[Collection entries]
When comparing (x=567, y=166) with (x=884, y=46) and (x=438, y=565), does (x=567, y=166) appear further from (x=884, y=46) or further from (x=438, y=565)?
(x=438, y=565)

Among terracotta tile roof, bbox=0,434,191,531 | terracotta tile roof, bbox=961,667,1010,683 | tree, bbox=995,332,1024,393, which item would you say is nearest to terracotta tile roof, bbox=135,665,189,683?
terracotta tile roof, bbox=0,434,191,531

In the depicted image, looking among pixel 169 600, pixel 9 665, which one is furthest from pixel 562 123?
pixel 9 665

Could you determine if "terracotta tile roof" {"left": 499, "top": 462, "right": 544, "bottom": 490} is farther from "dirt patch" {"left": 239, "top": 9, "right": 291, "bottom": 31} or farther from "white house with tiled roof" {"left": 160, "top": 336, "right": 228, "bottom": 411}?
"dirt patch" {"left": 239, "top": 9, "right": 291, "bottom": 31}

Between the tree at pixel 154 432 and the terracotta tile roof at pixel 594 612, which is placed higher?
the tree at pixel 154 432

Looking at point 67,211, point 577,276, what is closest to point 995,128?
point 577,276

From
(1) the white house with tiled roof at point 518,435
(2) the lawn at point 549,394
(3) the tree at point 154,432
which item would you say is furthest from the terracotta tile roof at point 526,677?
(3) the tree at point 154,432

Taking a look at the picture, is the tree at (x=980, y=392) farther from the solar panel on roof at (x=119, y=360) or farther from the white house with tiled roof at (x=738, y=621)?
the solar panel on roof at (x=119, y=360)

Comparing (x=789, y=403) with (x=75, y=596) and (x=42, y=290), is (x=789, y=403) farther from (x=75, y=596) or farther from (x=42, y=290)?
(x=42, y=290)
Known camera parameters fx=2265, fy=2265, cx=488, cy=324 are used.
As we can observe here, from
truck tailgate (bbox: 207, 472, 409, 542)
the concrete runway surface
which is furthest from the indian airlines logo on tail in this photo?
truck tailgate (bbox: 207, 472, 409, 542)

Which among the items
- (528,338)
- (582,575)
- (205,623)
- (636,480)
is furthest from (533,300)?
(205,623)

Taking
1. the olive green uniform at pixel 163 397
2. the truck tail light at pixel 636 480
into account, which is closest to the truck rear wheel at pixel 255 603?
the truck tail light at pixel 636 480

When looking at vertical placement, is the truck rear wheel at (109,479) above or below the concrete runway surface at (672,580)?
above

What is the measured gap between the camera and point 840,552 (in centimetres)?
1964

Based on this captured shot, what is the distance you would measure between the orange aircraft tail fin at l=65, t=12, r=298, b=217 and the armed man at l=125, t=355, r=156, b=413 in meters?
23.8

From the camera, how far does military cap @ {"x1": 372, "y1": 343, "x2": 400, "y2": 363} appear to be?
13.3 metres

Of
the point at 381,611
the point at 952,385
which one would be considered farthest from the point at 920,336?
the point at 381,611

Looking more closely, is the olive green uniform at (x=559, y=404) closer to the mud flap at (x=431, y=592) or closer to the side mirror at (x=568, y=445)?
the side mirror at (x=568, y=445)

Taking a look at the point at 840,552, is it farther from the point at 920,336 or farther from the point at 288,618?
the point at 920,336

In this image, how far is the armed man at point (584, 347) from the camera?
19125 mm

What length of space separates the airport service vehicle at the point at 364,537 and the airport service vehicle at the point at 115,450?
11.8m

AIM OF THE TASK »
Recast all the collection entries above as a numbered list, omitting every blank line.

THE ANSWER »
1. When comparing (x=567, y=166) with (x=884, y=46) and (x=438, y=565), does (x=567, y=166) appear further from (x=884, y=46) or further from (x=438, y=565)?
2. (x=438, y=565)
3. Among terracotta tile roof, bbox=0,434,191,531 | terracotta tile roof, bbox=961,667,1010,683 | tree, bbox=995,332,1024,393, which item would you say is nearest to terracotta tile roof, bbox=135,665,189,683?
4. terracotta tile roof, bbox=0,434,191,531
5. In the depicted image, looking among pixel 169 600, pixel 9 665, which one is furthest from pixel 562 123?
6. pixel 9 665
7. Could you determine if "terracotta tile roof" {"left": 499, "top": 462, "right": 544, "bottom": 490} is farther from "dirt patch" {"left": 239, "top": 9, "right": 291, "bottom": 31} or farther from "white house with tiled roof" {"left": 160, "top": 336, "right": 228, "bottom": 411}?
8. "dirt patch" {"left": 239, "top": 9, "right": 291, "bottom": 31}
9. Between the tree at pixel 154 432 and the terracotta tile roof at pixel 594 612, which is placed higher?
10. the tree at pixel 154 432
11. Looking at point 67,211, point 577,276, what is closest to point 995,128?
12. point 577,276
13. From
14. (1) the white house with tiled roof at point 518,435
15. (2) the lawn at point 549,394
16. (3) the tree at point 154,432
17. which item would you say is furthest from the terracotta tile roof at point 526,677?
18. (3) the tree at point 154,432
19. Taking a look at the picture, is the tree at (x=980, y=392) farther from the solar panel on roof at (x=119, y=360) or farther from the white house with tiled roof at (x=738, y=621)?
20. the solar panel on roof at (x=119, y=360)
21. Comparing (x=789, y=403) with (x=75, y=596) and (x=42, y=290), is (x=789, y=403) farther from (x=75, y=596) or farther from (x=42, y=290)?
22. (x=42, y=290)
23. Known camera parameters fx=2265, fy=2265, cx=488, cy=324 are used.
24. As we can observe here, from
25. truck tailgate (bbox: 207, 472, 409, 542)
26. the concrete runway surface
27. which is furthest from the indian airlines logo on tail in this photo?
28. truck tailgate (bbox: 207, 472, 409, 542)
29. Which among the items
30. - (528,338)
31. - (582,575)
32. - (205,623)
33. - (636,480)
34. is furthest from (533,300)?
35. (205,623)
36. Taking
37. 1. the olive green uniform at pixel 163 397
38. 2. the truck tail light at pixel 636 480
39. into account, which is closest to the truck rear wheel at pixel 255 603?
40. the truck tail light at pixel 636 480
41. When looking at vertical placement, is the truck rear wheel at (109,479) above or below the concrete runway surface at (672,580)?
42. above
43. What is the measured gap between the camera and point 840,552 (in centimetres)?
44. 1964
45. Based on this captured shot, what is the distance you would measure between the orange aircraft tail fin at l=65, t=12, r=298, b=217 and the armed man at l=125, t=355, r=156, b=413 in meters?
46. 23.8
47. From the camera, how far does military cap @ {"x1": 372, "y1": 343, "x2": 400, "y2": 363} appear to be?
48. 13.3 metres
49. Of
50. the point at 381,611
51. the point at 952,385
52. which one would be considered farthest from the point at 920,336?
53. the point at 381,611
54. Looking more closely, is the olive green uniform at (x=559, y=404) closer to the mud flap at (x=431, y=592) or closer to the side mirror at (x=568, y=445)?
55. the side mirror at (x=568, y=445)
56. Taking a look at the point at 840,552, is it farther from the point at 920,336 or farther from the point at 288,618?
57. the point at 920,336
58. In this image, how far is the armed man at point (584, 347) from the camera?
59. 19125 mm
60. What length of space separates the airport service vehicle at the point at 364,537 and the airport service vehicle at the point at 115,450?
61. 11.8m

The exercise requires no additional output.